## What to work on
Look below. Copy each line that has "United" in it.

#### Dataset entries

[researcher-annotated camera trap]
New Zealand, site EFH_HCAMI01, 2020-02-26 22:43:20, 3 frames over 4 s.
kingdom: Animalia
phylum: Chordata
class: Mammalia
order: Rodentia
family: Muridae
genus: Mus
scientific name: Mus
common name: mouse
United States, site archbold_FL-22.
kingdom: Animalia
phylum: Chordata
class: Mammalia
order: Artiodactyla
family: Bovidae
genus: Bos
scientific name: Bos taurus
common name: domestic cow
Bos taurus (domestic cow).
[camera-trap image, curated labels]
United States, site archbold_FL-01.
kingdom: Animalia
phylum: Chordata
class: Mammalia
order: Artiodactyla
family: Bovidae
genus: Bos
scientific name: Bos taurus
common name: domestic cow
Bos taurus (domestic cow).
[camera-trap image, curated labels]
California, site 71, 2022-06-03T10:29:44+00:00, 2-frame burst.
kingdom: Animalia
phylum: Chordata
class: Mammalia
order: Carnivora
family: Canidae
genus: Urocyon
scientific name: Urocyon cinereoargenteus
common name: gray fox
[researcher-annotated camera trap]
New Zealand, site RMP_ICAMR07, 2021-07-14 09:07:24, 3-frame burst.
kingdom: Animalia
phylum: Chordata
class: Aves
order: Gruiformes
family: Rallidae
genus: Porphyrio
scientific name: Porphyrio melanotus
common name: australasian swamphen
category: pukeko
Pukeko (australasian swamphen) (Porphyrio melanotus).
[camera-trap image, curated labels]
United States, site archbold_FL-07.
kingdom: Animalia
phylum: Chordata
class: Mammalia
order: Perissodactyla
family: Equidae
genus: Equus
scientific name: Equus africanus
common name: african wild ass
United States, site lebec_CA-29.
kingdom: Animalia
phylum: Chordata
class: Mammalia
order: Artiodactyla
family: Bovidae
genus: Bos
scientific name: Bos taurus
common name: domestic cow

########

## Response
United States, site archbold_FL-22.
United States, site archbold_FL-01.
United States, site archbold_FL-07.
United States, site lebec_CA-29.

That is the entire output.